Sultan Abdulülaziz’i tahttan indiren 30 Mayıs 1876 Hüseyin Avni Paşa darbesi veya daha eskilere, Yeniçeriler’in imparatorluğun en muhteşem dönemlerinde bile mesela Kanuni Sultan Süleyman’ın vefatının hemen sonrasında rejim üzerindeki uzun gölgesine kadar gitmek mümkündür. Osmanlı, bilhassa son dönemleri kısa periyodlarla askeri vesayet tarihi sayılabilir. Ki, imparatorluktan cumhuriyete kalan en güçlü miras da bu genel olarak halaskaran-ı zabitan tabir edilebilecek askerin devlet idaresi arzusu ve bu arzuyu bir hak olarak görme pratiğidir.
Dolayısıyla şimdi, sadece Cumhuriyet dönemi darbeleri ve o darbelerin zeminindeki kesintisiz asker ağırlığı sonlanmış; değil bir gelenek, tarihi şekillendiren bir anlayış bitmiştir.
15 Temmuz son darbe girişimidir. 16 Temmuz ise askerin sistem üzerindeki ağırlığının olmadığı ilk sabaha uyanışıdır.
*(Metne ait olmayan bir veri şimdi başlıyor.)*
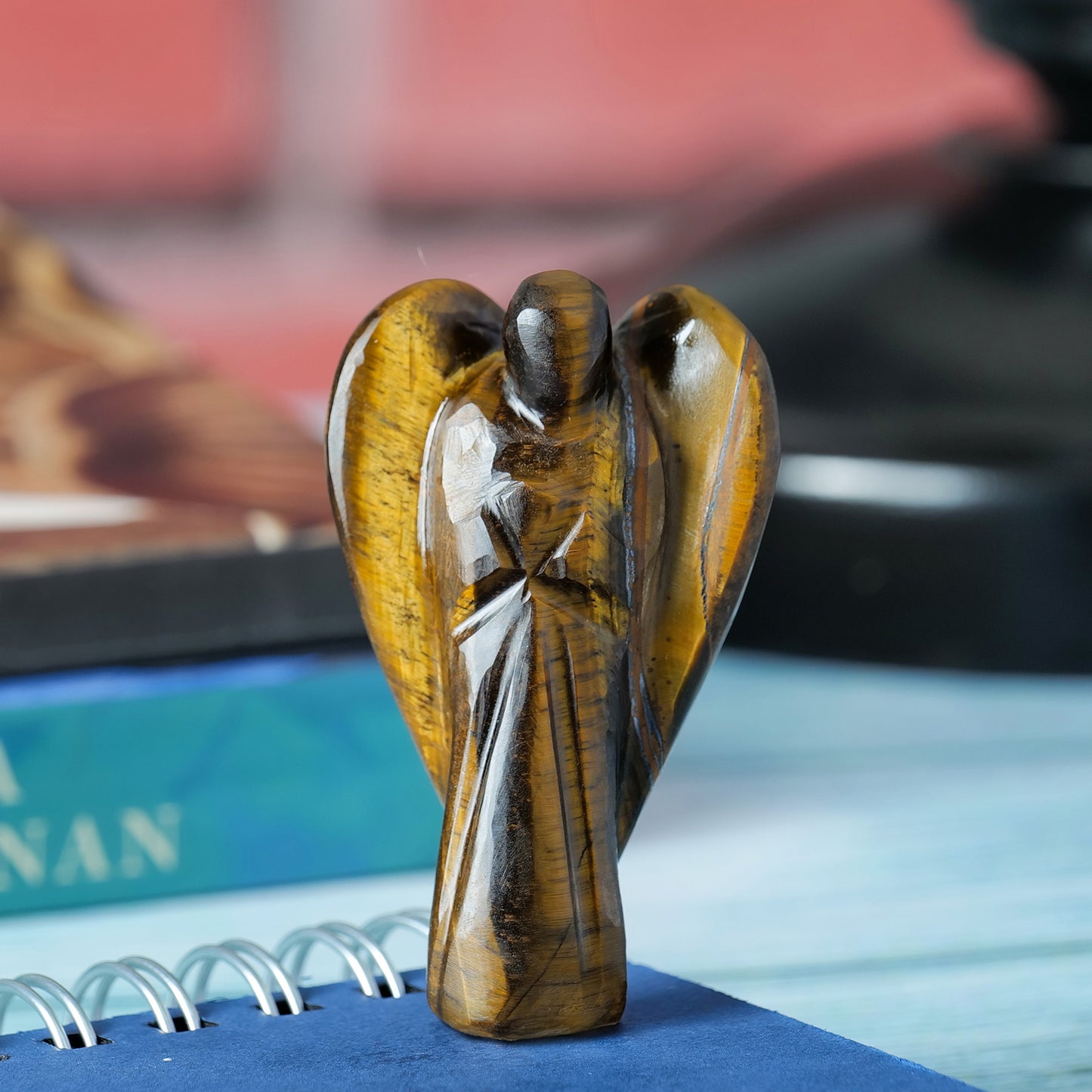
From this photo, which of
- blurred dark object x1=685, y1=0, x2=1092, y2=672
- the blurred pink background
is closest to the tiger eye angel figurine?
blurred dark object x1=685, y1=0, x2=1092, y2=672

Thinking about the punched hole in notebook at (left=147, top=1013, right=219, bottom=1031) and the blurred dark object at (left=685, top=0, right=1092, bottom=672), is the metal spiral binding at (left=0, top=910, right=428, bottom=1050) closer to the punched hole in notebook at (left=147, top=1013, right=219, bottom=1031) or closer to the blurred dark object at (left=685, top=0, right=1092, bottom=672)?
the punched hole in notebook at (left=147, top=1013, right=219, bottom=1031)

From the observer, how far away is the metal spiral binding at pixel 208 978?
364 millimetres

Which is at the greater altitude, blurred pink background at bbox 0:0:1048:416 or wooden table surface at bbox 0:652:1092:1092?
blurred pink background at bbox 0:0:1048:416

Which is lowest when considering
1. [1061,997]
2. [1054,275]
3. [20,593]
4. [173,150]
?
[1061,997]

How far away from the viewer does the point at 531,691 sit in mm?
358

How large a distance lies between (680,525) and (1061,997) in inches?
7.6

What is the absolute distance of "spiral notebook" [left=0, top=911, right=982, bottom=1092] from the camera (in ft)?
1.08

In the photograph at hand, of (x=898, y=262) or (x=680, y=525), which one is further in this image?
(x=898, y=262)

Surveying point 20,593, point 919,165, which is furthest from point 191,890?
point 919,165

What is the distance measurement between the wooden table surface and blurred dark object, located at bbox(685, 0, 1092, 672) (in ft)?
0.12

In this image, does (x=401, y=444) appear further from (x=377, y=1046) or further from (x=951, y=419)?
(x=951, y=419)

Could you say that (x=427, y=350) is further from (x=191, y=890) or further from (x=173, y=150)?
(x=173, y=150)

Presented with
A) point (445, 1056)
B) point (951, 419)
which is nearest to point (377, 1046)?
point (445, 1056)

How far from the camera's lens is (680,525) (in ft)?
1.25
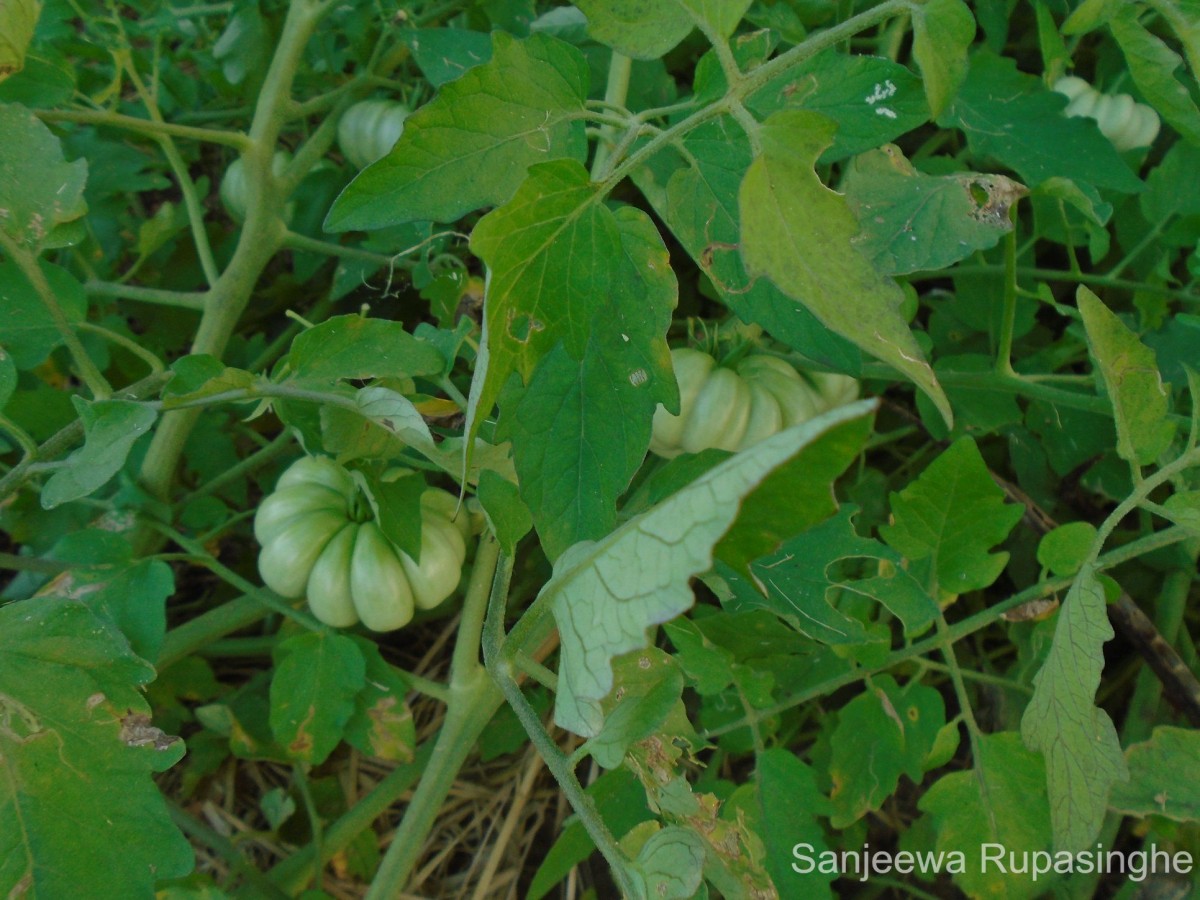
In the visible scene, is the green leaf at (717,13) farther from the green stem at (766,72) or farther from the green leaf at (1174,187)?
the green leaf at (1174,187)

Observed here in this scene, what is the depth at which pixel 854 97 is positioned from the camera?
→ 2.41ft

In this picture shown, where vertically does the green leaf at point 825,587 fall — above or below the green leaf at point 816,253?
below

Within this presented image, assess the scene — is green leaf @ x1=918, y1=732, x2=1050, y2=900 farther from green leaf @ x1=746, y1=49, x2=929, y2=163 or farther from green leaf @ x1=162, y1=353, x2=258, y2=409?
green leaf @ x1=162, y1=353, x2=258, y2=409

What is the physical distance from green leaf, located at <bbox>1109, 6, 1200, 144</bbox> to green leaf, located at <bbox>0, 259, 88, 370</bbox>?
883 millimetres

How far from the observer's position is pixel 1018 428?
1143mm

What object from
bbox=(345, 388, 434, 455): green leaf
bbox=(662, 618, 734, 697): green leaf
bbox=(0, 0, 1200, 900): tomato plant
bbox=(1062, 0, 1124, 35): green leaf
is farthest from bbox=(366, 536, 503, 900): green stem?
bbox=(1062, 0, 1124, 35): green leaf

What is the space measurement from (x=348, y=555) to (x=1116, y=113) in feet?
3.27

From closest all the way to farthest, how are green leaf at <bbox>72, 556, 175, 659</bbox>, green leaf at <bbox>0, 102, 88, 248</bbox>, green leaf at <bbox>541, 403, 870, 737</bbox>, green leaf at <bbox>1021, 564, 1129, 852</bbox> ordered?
1. green leaf at <bbox>541, 403, 870, 737</bbox>
2. green leaf at <bbox>1021, 564, 1129, 852</bbox>
3. green leaf at <bbox>0, 102, 88, 248</bbox>
4. green leaf at <bbox>72, 556, 175, 659</bbox>

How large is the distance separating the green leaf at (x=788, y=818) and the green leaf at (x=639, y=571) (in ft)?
1.32

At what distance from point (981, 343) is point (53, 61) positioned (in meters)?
1.11

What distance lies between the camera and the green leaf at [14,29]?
0.72 m

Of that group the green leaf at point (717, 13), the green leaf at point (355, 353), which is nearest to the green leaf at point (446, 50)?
the green leaf at point (355, 353)

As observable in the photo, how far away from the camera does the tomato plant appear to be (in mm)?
581

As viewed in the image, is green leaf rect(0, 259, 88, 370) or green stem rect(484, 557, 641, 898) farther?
green leaf rect(0, 259, 88, 370)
AK Parti yıllarında askerin ağırlığı adım adım ve yavaş yavaş azaltılmıştı. Doğru ve geçerli olanın sivil irade, yani demokrasi olduğu fikri kurumsallaşmaya başlamıştı. Birçok önemli adım atılmıştı ve zihinlerde bir daha darbe yapılamayacağı kanaati pekişmişti. Yalnızca sokakta değil, siyasal elitlerde bile bu kanaat güçlüydü. Görüldü ki, zamana yayılan düzenlemeler, ordu içindeki bir cuntanın darbeye teşebbüsüne yine de mani olamadı.